O presidente Luiz Inácio Lula da Silva sancionou, com vetos, a lei que institui o Marco Legal do Transporte Público Coletivo, medida que visa modernizar estruturalmente a política de mobilidade urbana no Brasil. O principal objetivo do novo ordenamento jurídico é remodelar o setor por meio da diversificação das fontes de financiamento e do aprimoramento das ferramentas de regulação e operação dos sistemas públicos de circulação nas cidades brasileiras. Considerado um dos maiores avanços estruturais do texto, o novo modelo promove uma ruptura histórica com o padrão tradicional vigente no país, no qual os custos operacionais do transporte coletivo recaíam de forma quase exclusiva sobre a tarifa desembolsada pelo passageiro. A Lei nº 15.432/2026 foi formalmente publicada no Diário Oficial da União (DOU) em uma edição extra distribuída neste domingo (14).

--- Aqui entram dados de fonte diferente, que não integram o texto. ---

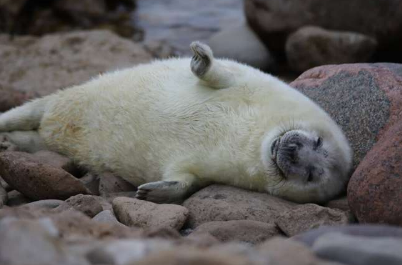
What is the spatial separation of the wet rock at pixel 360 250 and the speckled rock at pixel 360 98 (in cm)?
229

A nova legislação abre um precedente legal consistente para a discussão e implementação de políticas de tarifa zero nos municípios e autoriza a captação de novas receitas acessórias e subsídios públicos para abater o preço final das passagens. A partir de agora, os gestores públicos ganham segurança jurídica para canalizar recursos provenientes de contratos de publicidade institucional, da exploração comercial de espaços em terminais e estações, e do repasse de verbas da Contribuição de Intervenção no Domínio Econômico, conhecida como Cide Combustíveis. Este tributo federal, instituído originalmente por uma legislação de 2001, incide diretamente sobre a importação e a comercialização de petróleo, gás natural, álcool e seus derivados, tendo suas receitas vinculadas ao desenvolvimento de infraestrutura rodoviária, projetos de preservação ambiental e subsídios ao setor energético.

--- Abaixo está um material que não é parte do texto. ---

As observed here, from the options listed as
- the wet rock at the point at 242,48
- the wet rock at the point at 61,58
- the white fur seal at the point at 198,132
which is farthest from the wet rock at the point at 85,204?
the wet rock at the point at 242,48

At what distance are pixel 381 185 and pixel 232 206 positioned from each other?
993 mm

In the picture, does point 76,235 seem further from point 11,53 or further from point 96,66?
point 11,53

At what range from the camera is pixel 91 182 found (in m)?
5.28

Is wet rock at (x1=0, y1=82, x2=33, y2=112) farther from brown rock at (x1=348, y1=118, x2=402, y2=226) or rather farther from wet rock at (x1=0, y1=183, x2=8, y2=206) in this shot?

O projeto de lei, que havia sido chancelado pelo plenário do Congresso Nacional no mês de maio, abrange ainda diretrizes de longo prazo para a sustentabilidade e a eficiência do transporte de massa. O marco legal foca no fortalecimento da integração física e tarifária entre diferentes modais, na ampliação dos mecanismos de transparência e controle social da gestão pública, e na aceleração da transição energética das frotas de ônibus para fontes limpas e renováveis. Além disso, o dispositivo determina a criação de plataformas nacionais padronizadas para o compartilhamento de dados digitais em tempo real, ferramenta que servirá para monitorar de forma contínua a qualidade e a regularidade dos serviços prestados à população.